### TEXTO EXTRAÍDO:
------------------------------------------------------------------------
El despliegue de la inteligencia artificial (IA) en las empresas se ha convertido en el nuevo tema de moda. Se habla de gigabytes, de algoritmos y de eficiencia. Pero la verdad es que la implementación de la IA, más que un proyecto tecnológico, es un ejercicio profundamente humano. El reto más grande no está en el código, sino en el corazón de la organización.
Cuando me preguntan cuál es el obstáculo más grande frente a la adopción de la IA, mi respuesta es clara: el miedo a la irrelevancia. Para comprender esa resistencia, debemos reconocer su raíz biológica. Nuestro cerebro límbico, diseñado para la supervivencia, prefiere aferrarse a la seguridad de lo que conoce, incluso cuando es ineficiente. Lo distinto y lo incierto activan nuestra amígdala, ese sistema de alarma que nos pone a la defensiva. Tener esta consciencia neurocientífica es vital: nos permite dejar de juzgar tan rápido a las personas por ser “resistentes” y, en cambio, enfocarnos en construir entornos que brinden la seguridad psicológica necesaria para atreverse a cambiar.
------------------------------------------------------------------------
### EXTRACTOS DE DATOS:
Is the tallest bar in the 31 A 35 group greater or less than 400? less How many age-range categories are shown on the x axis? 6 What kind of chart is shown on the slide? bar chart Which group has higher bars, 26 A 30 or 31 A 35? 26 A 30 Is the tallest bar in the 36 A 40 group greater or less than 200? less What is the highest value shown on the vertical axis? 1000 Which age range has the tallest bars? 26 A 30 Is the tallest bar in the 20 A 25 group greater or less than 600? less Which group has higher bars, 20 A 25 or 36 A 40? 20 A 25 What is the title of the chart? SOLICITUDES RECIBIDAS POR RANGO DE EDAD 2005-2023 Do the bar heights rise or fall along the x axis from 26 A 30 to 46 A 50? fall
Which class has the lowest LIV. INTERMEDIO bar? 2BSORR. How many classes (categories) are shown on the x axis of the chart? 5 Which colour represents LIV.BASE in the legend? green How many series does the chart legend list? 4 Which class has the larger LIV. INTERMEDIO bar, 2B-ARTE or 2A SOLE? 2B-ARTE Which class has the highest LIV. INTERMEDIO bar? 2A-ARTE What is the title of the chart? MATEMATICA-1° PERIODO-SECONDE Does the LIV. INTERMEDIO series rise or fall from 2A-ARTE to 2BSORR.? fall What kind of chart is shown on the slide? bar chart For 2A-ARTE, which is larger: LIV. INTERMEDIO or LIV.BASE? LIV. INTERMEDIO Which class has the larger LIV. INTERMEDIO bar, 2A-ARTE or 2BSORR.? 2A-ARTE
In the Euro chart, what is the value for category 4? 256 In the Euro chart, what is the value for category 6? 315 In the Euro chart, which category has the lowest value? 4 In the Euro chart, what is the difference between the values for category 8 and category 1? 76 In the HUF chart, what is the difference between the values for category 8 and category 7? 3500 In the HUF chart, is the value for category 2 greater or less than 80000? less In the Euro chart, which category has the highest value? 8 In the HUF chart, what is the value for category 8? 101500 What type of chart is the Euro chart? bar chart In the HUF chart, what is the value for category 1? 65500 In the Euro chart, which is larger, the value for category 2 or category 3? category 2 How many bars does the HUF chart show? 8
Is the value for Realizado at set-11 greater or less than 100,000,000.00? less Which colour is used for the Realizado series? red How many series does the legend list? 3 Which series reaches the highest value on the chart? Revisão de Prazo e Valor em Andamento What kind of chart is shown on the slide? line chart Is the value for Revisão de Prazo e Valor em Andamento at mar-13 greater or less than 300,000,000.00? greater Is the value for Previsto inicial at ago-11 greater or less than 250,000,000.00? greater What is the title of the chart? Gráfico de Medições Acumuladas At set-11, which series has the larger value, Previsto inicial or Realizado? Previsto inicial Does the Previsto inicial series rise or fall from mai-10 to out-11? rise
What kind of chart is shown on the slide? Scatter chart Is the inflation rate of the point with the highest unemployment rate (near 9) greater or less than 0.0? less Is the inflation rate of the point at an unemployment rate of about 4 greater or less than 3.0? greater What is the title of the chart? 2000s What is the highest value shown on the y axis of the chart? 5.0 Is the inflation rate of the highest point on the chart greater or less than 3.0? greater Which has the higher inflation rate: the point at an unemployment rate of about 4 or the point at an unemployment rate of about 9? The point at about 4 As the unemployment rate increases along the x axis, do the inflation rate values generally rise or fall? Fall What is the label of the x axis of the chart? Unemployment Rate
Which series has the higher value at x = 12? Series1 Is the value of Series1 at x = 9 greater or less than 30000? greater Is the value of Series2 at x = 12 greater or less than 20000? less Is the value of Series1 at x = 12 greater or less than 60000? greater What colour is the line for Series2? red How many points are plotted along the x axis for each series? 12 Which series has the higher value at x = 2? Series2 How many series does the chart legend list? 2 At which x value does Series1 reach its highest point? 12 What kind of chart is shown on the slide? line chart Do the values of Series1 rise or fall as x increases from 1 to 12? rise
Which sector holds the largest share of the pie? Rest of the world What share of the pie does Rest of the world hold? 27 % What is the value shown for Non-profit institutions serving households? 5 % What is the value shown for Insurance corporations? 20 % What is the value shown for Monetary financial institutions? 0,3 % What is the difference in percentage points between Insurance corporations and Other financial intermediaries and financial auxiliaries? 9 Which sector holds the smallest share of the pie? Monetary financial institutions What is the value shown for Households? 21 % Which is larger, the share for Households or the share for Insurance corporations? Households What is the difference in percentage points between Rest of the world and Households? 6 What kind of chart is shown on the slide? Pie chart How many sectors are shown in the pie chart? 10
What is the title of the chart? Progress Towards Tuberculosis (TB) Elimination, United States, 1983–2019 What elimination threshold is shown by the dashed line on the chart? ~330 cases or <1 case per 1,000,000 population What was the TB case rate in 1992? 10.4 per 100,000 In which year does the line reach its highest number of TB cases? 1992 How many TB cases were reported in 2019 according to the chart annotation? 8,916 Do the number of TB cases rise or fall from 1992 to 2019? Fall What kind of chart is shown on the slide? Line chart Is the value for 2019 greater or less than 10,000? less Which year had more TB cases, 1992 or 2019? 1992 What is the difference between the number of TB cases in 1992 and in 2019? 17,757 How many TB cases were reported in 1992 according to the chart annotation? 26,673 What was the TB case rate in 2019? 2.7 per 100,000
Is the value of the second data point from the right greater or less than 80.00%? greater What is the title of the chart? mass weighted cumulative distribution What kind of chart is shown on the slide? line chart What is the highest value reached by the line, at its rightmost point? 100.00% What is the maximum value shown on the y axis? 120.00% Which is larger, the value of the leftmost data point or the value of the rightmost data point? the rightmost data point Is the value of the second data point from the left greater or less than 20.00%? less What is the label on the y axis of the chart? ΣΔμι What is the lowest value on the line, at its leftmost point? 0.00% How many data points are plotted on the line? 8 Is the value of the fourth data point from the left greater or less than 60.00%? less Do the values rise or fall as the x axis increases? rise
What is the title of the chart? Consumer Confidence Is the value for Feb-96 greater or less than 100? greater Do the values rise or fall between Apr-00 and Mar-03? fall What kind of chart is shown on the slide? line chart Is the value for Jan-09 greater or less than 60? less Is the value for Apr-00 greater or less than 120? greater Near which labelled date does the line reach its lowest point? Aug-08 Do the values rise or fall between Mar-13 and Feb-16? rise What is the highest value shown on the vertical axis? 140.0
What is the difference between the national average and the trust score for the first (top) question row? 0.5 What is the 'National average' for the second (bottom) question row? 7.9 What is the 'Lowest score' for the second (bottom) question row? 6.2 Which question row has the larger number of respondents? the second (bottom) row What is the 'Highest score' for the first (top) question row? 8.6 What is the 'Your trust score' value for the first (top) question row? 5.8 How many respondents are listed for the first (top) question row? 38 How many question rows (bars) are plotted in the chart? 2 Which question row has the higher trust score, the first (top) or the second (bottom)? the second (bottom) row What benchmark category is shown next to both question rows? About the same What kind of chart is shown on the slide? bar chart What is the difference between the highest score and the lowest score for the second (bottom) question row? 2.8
------------------------------------------------------------------------
### EJERCICIO 1:
Explica en una a tres oraciones por qué, según el texto sobre la adopción de la IA, es vital tener consciencia neurocientífica de la resistencia al cambio.
### EJERCICIO 2:
Por favor, responde estas preguntas sobre el texto sobre la adopción de la IA:
(a) ¿Dónde está el reto más grande de implementar la IA?
(b) ¿Cuál es el obstáculo más grande frente a la adopción de la IA?
(c) ¿Qué se activa ante lo distinto y lo incierto?
El material no guarda relación con el texto.

### RESPUESTA 1:
Esa consciencia permite dejar de juzgar tan rápido a las personas por ser "resistentes". En cambio, lleva a enfocarse en construir entornos que brinden la seguridad psicológica necesaria para atreverse a cambiar.

### RESPUESTA 2:
(a) No en el código, sino en el corazón de la organización.
(b) El miedo a la irrelevancia.
(c) La amígdala, el sistema de alarma que nos pone a la defensiva.